Summary and Schedule

Welcome

This lesson is about the fundamentals of Natural Language Processing (NLP) in Python, with applications in the Humanities and Social Sciences.

It will equip you with the foundational skills and knowledge needed to carry over text-based research projects. The lesson is designed specifically with researchers in the Humanities and Social Sciences in mind, but is also applicable to other fields of research.

Prerequisites

Before joining this course, participants should have:

Basic Python programming skills
Basic knowledge of Git and GitHub

We can help you out with teaching this lesson

Do you want to teach this lesson? Find more help in the README Feel free to reach out to us with any questions that you have. Just open a new issue. We also value any feedback on the lesson!

Setup Instructions

Download files required for the lesson

00h 00m

1. Introduction

What is NLP?
What are real-world applications of NLP?
Which problems NLP solves best?
What is language from a NLP perspective?
How does NLP relates to Deep Learning and Machine Learning?
::::::

01h 00m

2. Episode 1: From text to vectors

Why do we need to prepare a text for training?
How do I prepare a text to be used as input to a model?
What different types of pre processing steps are there?
How do I train a neural network to extract word embeddings?
What properties word embeddings have?
What is a word2vec model?
How do we train a word2vec model?
How do I get insights regarding my text, based on the word embeddings?

04h 50m

3. Episode 2: BERT and Transformers

What are Transformers?
What is BERT and how does it work?
How can I use BERT as a text classifier?
How should I evaluate my classifiers?

05h 00m

Finish

The actual schedule may vary slightly depending on the topics and exercises chosen by the instructor.

Software Setup

Installing Python

Python is a popular language for scientific computing, and a frequent choice for machine learning as well. To install Python, follow the Beginner’s Guide or head straight to the download page.

Please set up your python environment at least a day in advance of the workshop. If you encounter problems with the installation procedure, ask your workshop organizers via e-mail for assistance so you are ready to go as soon as the workshop begins.

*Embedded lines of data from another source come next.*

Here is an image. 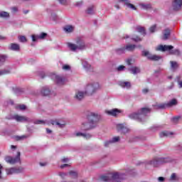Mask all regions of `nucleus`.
<instances>
[{
  "label": "nucleus",
  "mask_w": 182,
  "mask_h": 182,
  "mask_svg": "<svg viewBox=\"0 0 182 182\" xmlns=\"http://www.w3.org/2000/svg\"><path fill=\"white\" fill-rule=\"evenodd\" d=\"M87 122H83L81 126L82 130L85 132L92 130L97 127V123L102 120V115L97 112H89L86 116Z\"/></svg>",
  "instance_id": "obj_1"
},
{
  "label": "nucleus",
  "mask_w": 182,
  "mask_h": 182,
  "mask_svg": "<svg viewBox=\"0 0 182 182\" xmlns=\"http://www.w3.org/2000/svg\"><path fill=\"white\" fill-rule=\"evenodd\" d=\"M75 43L76 44H73L72 43H68V46L70 50H72L73 52H76V50H85V49L87 48V46L85 43L83 37H77V38H75Z\"/></svg>",
  "instance_id": "obj_2"
},
{
  "label": "nucleus",
  "mask_w": 182,
  "mask_h": 182,
  "mask_svg": "<svg viewBox=\"0 0 182 182\" xmlns=\"http://www.w3.org/2000/svg\"><path fill=\"white\" fill-rule=\"evenodd\" d=\"M151 109L150 108H142L137 113H132L129 115V119H132L133 120H139V122H143V119L146 117L148 113H150Z\"/></svg>",
  "instance_id": "obj_3"
},
{
  "label": "nucleus",
  "mask_w": 182,
  "mask_h": 182,
  "mask_svg": "<svg viewBox=\"0 0 182 182\" xmlns=\"http://www.w3.org/2000/svg\"><path fill=\"white\" fill-rule=\"evenodd\" d=\"M172 159L170 157L159 158L155 157L151 160L146 161L148 166H152V167H159L160 164H164V163H171Z\"/></svg>",
  "instance_id": "obj_4"
},
{
  "label": "nucleus",
  "mask_w": 182,
  "mask_h": 182,
  "mask_svg": "<svg viewBox=\"0 0 182 182\" xmlns=\"http://www.w3.org/2000/svg\"><path fill=\"white\" fill-rule=\"evenodd\" d=\"M174 49V47L173 46H167V45H160L158 47L156 48V50H160L161 52H166V50H170L169 53L171 55H176V56H180L181 55V53L180 52V50L178 49Z\"/></svg>",
  "instance_id": "obj_5"
},
{
  "label": "nucleus",
  "mask_w": 182,
  "mask_h": 182,
  "mask_svg": "<svg viewBox=\"0 0 182 182\" xmlns=\"http://www.w3.org/2000/svg\"><path fill=\"white\" fill-rule=\"evenodd\" d=\"M99 89H100V85H99L97 82L89 84L85 87V95H88V96H92V95L96 93Z\"/></svg>",
  "instance_id": "obj_6"
},
{
  "label": "nucleus",
  "mask_w": 182,
  "mask_h": 182,
  "mask_svg": "<svg viewBox=\"0 0 182 182\" xmlns=\"http://www.w3.org/2000/svg\"><path fill=\"white\" fill-rule=\"evenodd\" d=\"M4 160L6 163H8L9 164H16V163H19V161H21V152L18 151L15 158L6 156L4 157Z\"/></svg>",
  "instance_id": "obj_7"
},
{
  "label": "nucleus",
  "mask_w": 182,
  "mask_h": 182,
  "mask_svg": "<svg viewBox=\"0 0 182 182\" xmlns=\"http://www.w3.org/2000/svg\"><path fill=\"white\" fill-rule=\"evenodd\" d=\"M7 176H12V174H19L23 173V167H12L6 168Z\"/></svg>",
  "instance_id": "obj_8"
},
{
  "label": "nucleus",
  "mask_w": 182,
  "mask_h": 182,
  "mask_svg": "<svg viewBox=\"0 0 182 182\" xmlns=\"http://www.w3.org/2000/svg\"><path fill=\"white\" fill-rule=\"evenodd\" d=\"M14 120H16L17 122H20V123H25V122H32V120L27 117H25V116H21V115H18V114H16L14 116L12 117V118Z\"/></svg>",
  "instance_id": "obj_9"
},
{
  "label": "nucleus",
  "mask_w": 182,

Installing the required packages

Pip is the package management system built into Python. Pip should be available in your system once you installed Python successfully.

Jupyter Lab

We will teach using Python in Jupyter Lab, a programming environment that runs in a web browser. Jupyter Lab is compatible with Firefox, Chrome, Safari and Chromium-based browsers. Note that Internet Explorer and Edge are not supported. See the Jupyter Lab documentation for an up-to-date list of supported browsers.

To start Jupyter Lab, open a terminal (Mac/Linux) or Command Prompt (Windows) and type the command:

jupyter lab

Data Sets

For the episode 01: preprocessing and word embeddings (Word2Vec):

Download the Algemeen Dagblad from July 21 1969 as txt file from Delpher. To do so, click on the link and navigate to the right hand side of the web page. There you’ll find an icon with an arrow pointing down:

Click on this icon and select txt among the downloading options

Download Word2Vec models trained on 6 national Dutch newspaper data spanning a time period from 1950 to 1989 (Wevers, M., 2019). These models are available on Zenodo.